• SHORT EXERCISE 1:
In the thread on underwater flowering plants, what does dthb4438 compare the Anubias nana flowers to?
• SHORT EXERCISE 2:
Name every plant mentioned in the thread on underwater flowering plants.
• SHORT EXERCISE 3:
Proceed with the thread on underwater flowering plants from its final post.

• PROVIDED TEXT:
# Underwater Flowering Plants



## spypet (Sep 15, 2006)

yes, but they don't have color to attract pollinators, they usually look like green pods.


----------



## limnidi (May 2, 2007)

Anubias species does flower under water as far as I know.


----------



## @[email protected] (Oct 24, 2007)

anubias make white flowers, as does glosso i think


----------



## Church (Sep 14, 2004)

My blyxa _almost_ flowers underwater. I mean, it sends out buds and they start to open up, revealing little white petals, before dying away. Not sure why though, and I don't think that's good.


----------



## waterfaller1 (Jul 5, 2006)

I have dwarf chain swords with little buds too. Mine does about the same as yours Church.


----------



## dthb4438 (Nov 12, 2007)

My Anubias nanas are flowering nicely in both tanks. They have nice little white flowers sort of like the Hawaiian anthuriums.

Dataset rows:
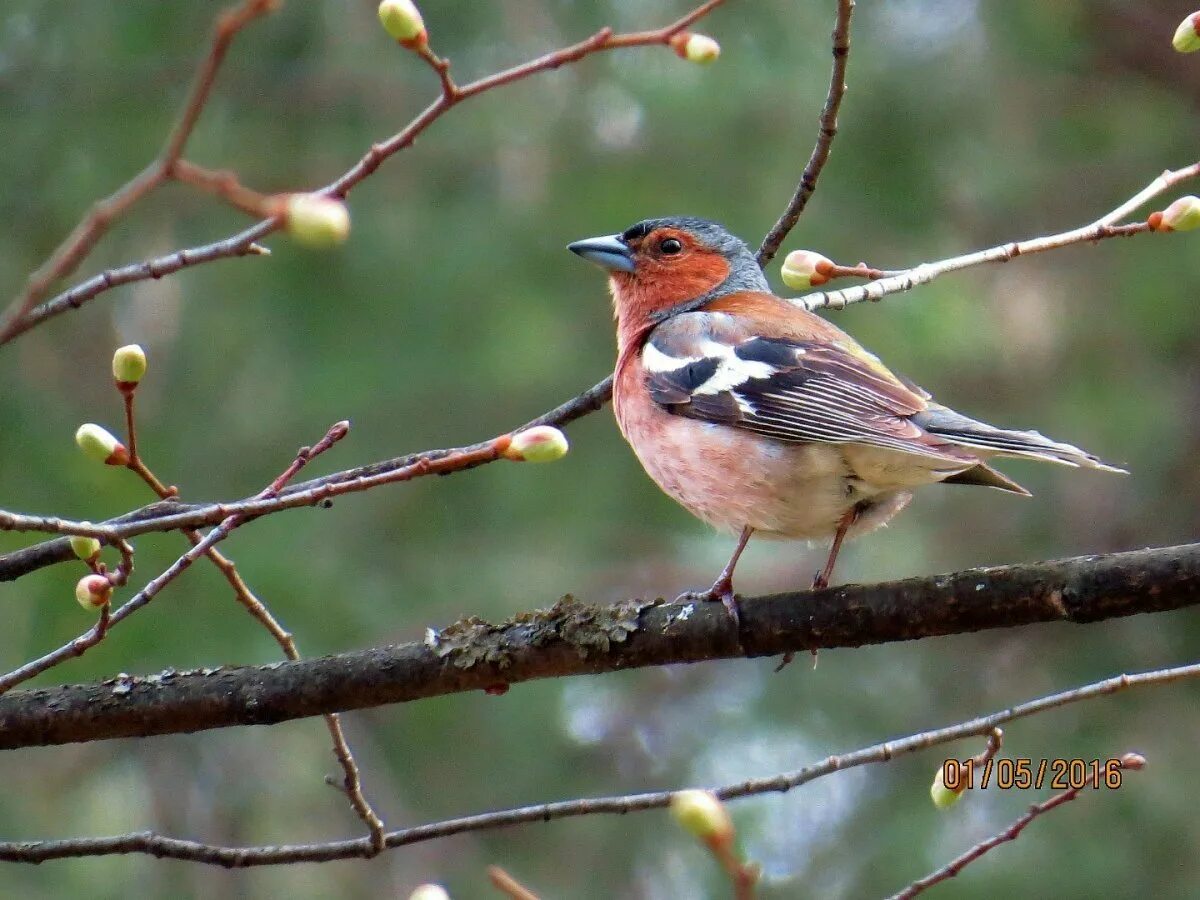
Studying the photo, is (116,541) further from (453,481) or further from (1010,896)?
(453,481)

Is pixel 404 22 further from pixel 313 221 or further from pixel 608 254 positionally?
pixel 608 254

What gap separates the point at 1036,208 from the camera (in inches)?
399

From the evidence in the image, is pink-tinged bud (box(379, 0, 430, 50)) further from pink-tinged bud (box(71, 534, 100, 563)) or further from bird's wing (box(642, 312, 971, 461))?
bird's wing (box(642, 312, 971, 461))

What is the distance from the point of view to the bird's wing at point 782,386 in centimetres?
416

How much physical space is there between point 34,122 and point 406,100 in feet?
7.27

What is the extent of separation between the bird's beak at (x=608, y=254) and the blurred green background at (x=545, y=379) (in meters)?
2.85

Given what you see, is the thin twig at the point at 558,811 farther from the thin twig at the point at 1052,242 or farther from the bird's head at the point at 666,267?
the bird's head at the point at 666,267

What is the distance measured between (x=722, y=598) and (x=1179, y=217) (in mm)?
1396

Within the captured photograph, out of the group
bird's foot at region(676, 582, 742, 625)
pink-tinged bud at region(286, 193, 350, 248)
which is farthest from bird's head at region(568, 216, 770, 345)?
pink-tinged bud at region(286, 193, 350, 248)

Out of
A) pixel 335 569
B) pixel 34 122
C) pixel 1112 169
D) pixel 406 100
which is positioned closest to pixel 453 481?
pixel 335 569

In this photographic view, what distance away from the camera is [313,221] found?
1751 millimetres

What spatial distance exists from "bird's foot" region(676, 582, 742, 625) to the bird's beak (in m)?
2.07

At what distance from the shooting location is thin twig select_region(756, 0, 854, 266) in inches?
129

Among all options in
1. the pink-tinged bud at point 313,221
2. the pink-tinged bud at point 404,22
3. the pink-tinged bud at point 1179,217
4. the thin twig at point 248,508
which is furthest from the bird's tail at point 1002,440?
the pink-tinged bud at point 313,221
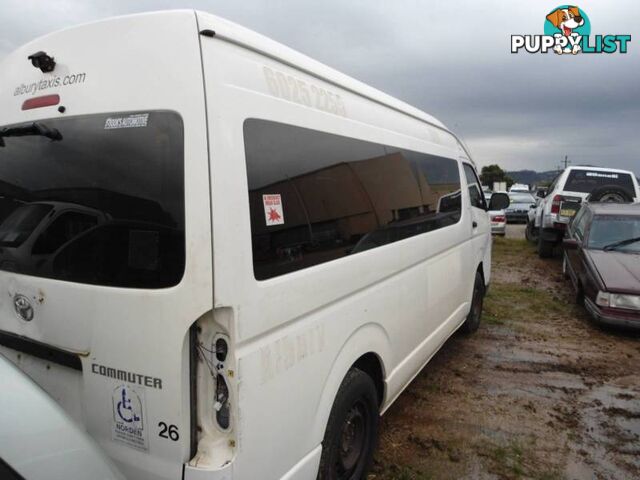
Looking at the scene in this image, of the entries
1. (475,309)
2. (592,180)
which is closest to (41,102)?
(475,309)

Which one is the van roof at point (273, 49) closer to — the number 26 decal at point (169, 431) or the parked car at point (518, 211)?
the number 26 decal at point (169, 431)

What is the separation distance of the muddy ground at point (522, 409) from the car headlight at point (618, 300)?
1.50ft

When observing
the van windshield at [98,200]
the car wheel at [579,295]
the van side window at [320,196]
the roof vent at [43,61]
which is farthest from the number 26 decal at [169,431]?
the car wheel at [579,295]

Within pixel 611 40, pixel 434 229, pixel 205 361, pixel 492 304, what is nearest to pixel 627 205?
pixel 492 304

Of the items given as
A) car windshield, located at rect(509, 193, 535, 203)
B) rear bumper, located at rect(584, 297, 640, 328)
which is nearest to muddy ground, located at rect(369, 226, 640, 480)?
rear bumper, located at rect(584, 297, 640, 328)

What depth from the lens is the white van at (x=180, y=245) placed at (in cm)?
160

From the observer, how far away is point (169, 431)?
5.36 ft

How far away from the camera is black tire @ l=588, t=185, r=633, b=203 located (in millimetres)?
10516

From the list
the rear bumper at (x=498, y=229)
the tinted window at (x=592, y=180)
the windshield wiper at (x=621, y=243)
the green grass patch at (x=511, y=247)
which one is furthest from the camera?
the rear bumper at (x=498, y=229)

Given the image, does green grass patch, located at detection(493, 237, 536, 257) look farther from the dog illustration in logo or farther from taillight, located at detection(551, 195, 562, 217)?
the dog illustration in logo

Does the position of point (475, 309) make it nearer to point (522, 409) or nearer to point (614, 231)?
point (522, 409)

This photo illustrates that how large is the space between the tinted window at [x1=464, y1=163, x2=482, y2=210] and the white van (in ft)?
10.9

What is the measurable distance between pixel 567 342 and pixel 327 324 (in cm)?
454

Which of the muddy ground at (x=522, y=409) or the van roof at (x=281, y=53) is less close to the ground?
the van roof at (x=281, y=53)
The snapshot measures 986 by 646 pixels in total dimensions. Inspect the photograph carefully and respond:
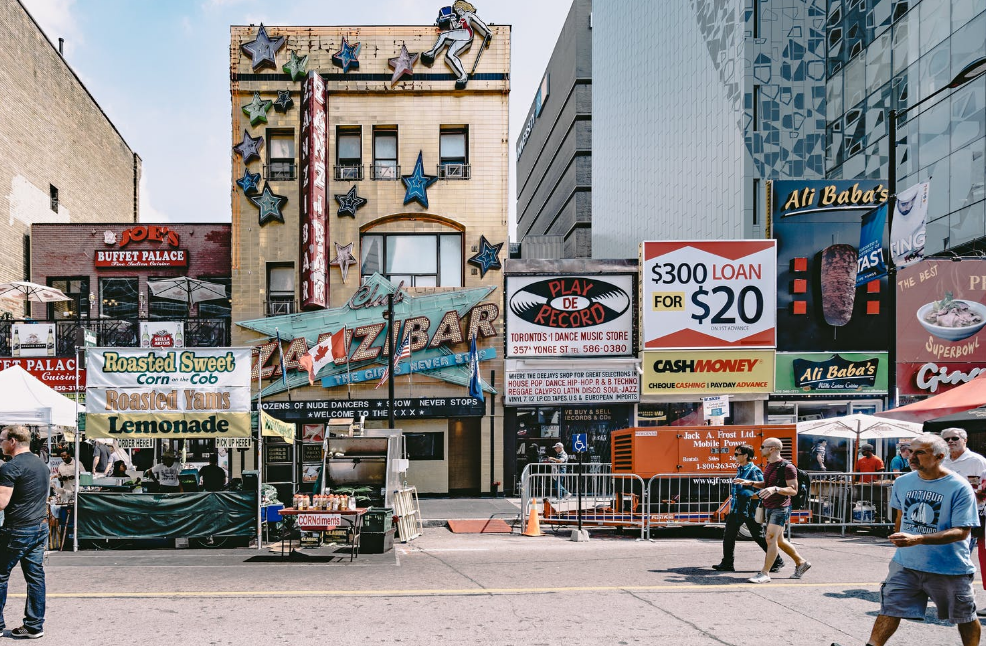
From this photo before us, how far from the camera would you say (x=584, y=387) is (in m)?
25.0

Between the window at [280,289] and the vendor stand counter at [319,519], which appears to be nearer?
the vendor stand counter at [319,519]

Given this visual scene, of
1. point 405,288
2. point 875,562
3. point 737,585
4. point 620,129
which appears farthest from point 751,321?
point 620,129

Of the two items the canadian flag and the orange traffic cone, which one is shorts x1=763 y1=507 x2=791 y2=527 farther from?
the canadian flag

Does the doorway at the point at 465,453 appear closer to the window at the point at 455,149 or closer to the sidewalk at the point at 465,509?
the sidewalk at the point at 465,509

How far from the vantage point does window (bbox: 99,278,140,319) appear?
2616cm

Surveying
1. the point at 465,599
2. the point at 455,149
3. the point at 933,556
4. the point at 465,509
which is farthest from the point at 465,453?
the point at 933,556

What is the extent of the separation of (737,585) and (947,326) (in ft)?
60.4

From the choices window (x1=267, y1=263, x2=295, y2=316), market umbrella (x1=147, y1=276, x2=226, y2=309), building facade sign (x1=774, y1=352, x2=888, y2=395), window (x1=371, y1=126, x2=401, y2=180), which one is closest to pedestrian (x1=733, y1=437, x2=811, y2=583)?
building facade sign (x1=774, y1=352, x2=888, y2=395)

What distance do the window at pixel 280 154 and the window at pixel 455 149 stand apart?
472cm

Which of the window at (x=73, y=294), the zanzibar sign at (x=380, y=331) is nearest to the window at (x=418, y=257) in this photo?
the zanzibar sign at (x=380, y=331)

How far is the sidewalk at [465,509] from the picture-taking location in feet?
62.4

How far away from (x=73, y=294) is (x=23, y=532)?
21387 millimetres

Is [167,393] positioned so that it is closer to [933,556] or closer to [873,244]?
[933,556]

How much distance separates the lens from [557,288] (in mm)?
25266
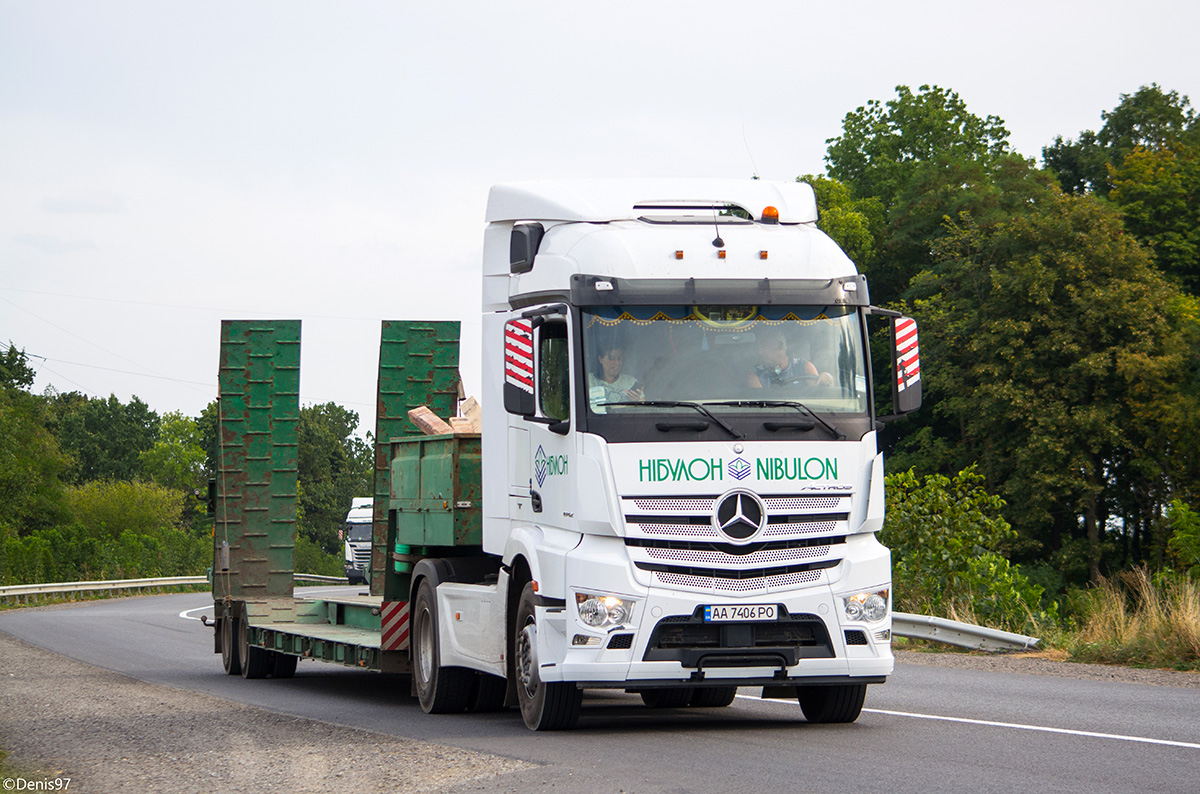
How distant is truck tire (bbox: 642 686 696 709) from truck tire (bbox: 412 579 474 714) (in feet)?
5.18

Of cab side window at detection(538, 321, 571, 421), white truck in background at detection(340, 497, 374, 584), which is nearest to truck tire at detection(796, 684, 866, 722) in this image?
cab side window at detection(538, 321, 571, 421)

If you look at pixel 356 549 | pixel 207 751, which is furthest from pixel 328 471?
pixel 207 751

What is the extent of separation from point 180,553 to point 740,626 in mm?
49589

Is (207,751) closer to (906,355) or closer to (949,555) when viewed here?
(906,355)

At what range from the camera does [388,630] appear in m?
12.8

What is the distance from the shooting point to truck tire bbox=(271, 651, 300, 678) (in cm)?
1711

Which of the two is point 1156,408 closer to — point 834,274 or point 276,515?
point 276,515

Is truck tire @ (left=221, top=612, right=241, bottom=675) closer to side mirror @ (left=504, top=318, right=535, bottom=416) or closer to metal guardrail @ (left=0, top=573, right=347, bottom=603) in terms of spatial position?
side mirror @ (left=504, top=318, right=535, bottom=416)

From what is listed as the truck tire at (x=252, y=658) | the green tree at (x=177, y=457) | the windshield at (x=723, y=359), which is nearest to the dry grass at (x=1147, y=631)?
the windshield at (x=723, y=359)

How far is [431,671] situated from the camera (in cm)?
1212

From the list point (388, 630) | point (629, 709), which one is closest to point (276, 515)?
point (388, 630)

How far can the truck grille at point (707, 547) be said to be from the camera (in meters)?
9.40

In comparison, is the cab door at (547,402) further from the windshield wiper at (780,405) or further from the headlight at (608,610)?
the windshield wiper at (780,405)

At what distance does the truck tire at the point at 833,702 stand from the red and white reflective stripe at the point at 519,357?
2839 millimetres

• WRITTEN REPLY 1:
Hawaiian anthuriums.

• WRITTEN REPLY 2:
Anubias, glosso, blyxa, dwarf chain swords, Anubias nana, Hawaiian anthuriums

• WRITTEN REPLY 3:
----------



## loachlady5 (Dec 9, 2007)

dthb4438 said:


> My Anubias nanas are flowering nicely in both tanks. They have nice little white flowers sort of like the Hawaiian anthuriums.


Oooh. Pictures?


----------



## bigstick120 (May 23, 2005)

Here are a few of mine, anubias, they flower pretty easy and regularly 



















Eriocaulon cinereum









I have also flowered dwarf sag, blyxa japonica and aubertii that I can think of.


----------



## ikuzo (Jul 11, 2006)

i envy you


----------



## Aquaspot World (Jun 16, 2006)

Anubias sp., Barclaya sp., and Blyxa sp. are some of the more common aquatic plants which will flower submersed. 

Barclaya sp. will retain the flowers for the longest time and constantly put out new ones under good conditions.


----------



## loachlady5 (Dec 9, 2007)

Wow! Thanks for the photos bigstick.


----------



## A Hill (Jul 25, 2005)

I have some stems that seem to always flower as well, little pink things!

I think its on the hornwort? 

-Andrew


----------



## fishscale (May 29, 2007)

Is it good or bad when plants flower?


----------



## Kayakbabe (Sep 4, 2005)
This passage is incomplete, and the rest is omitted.